* **Problem requirements**: Print, without any change, the lines in the entries below from the line containing "How far from" through the line containing "How separated are", including both of those lines.

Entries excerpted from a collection
** Begin **

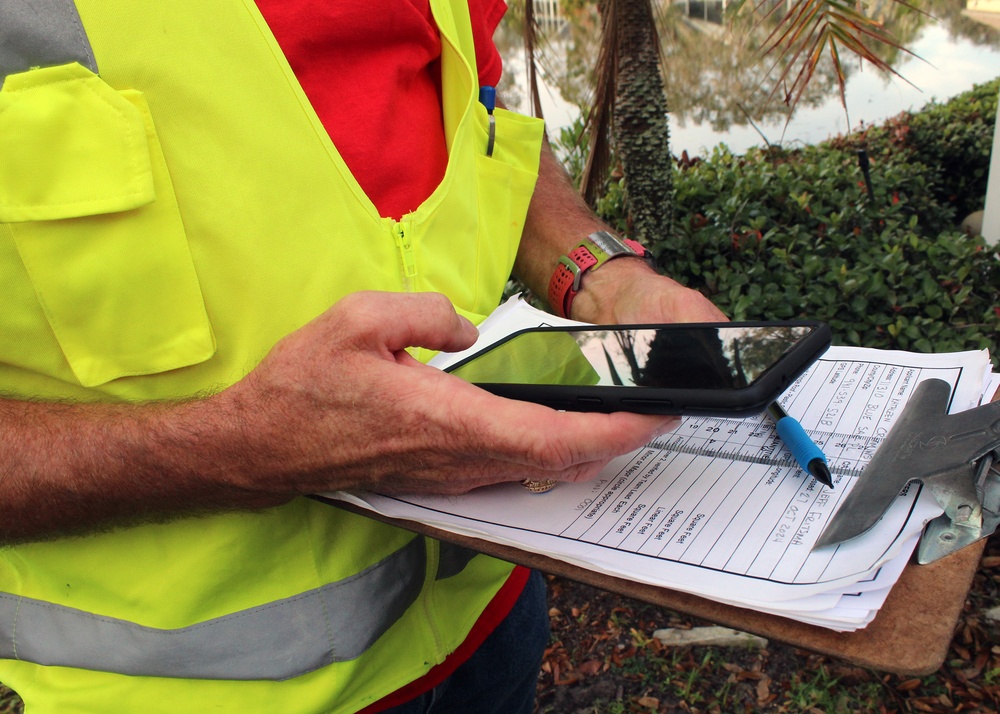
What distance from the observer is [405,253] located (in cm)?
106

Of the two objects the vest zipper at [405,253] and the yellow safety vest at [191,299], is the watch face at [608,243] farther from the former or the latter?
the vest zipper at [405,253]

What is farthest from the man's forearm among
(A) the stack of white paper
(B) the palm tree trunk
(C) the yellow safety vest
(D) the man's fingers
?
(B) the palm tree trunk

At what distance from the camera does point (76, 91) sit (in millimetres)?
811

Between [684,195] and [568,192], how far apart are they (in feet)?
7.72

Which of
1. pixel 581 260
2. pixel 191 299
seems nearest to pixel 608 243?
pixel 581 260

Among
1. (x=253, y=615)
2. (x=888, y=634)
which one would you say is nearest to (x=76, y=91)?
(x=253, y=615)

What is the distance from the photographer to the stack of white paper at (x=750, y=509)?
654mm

** End **
** Begin **

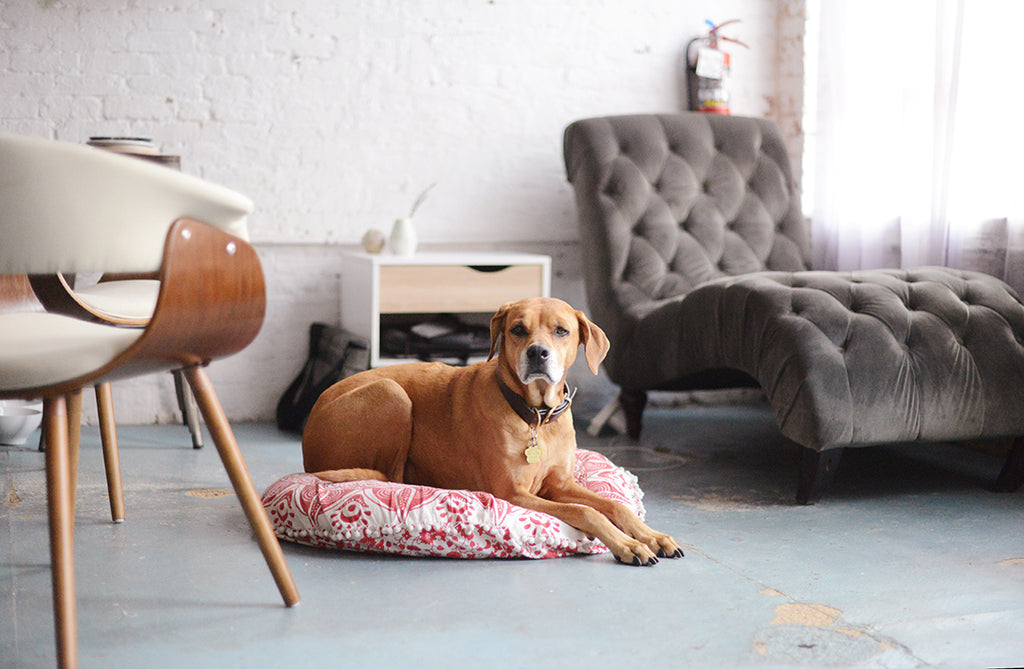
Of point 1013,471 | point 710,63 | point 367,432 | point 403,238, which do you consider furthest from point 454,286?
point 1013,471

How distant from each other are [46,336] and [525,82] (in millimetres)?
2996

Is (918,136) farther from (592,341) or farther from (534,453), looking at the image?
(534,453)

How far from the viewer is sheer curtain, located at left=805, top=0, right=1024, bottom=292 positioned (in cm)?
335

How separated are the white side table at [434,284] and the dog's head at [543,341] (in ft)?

** End **

* **The response**:
How far from the viewer is sheer curtain, located at left=805, top=0, right=1024, bottom=292 positioned (in cm)?
335

How separated are the white side table at [434,284] and the dog's head at [543,341] (in ft)?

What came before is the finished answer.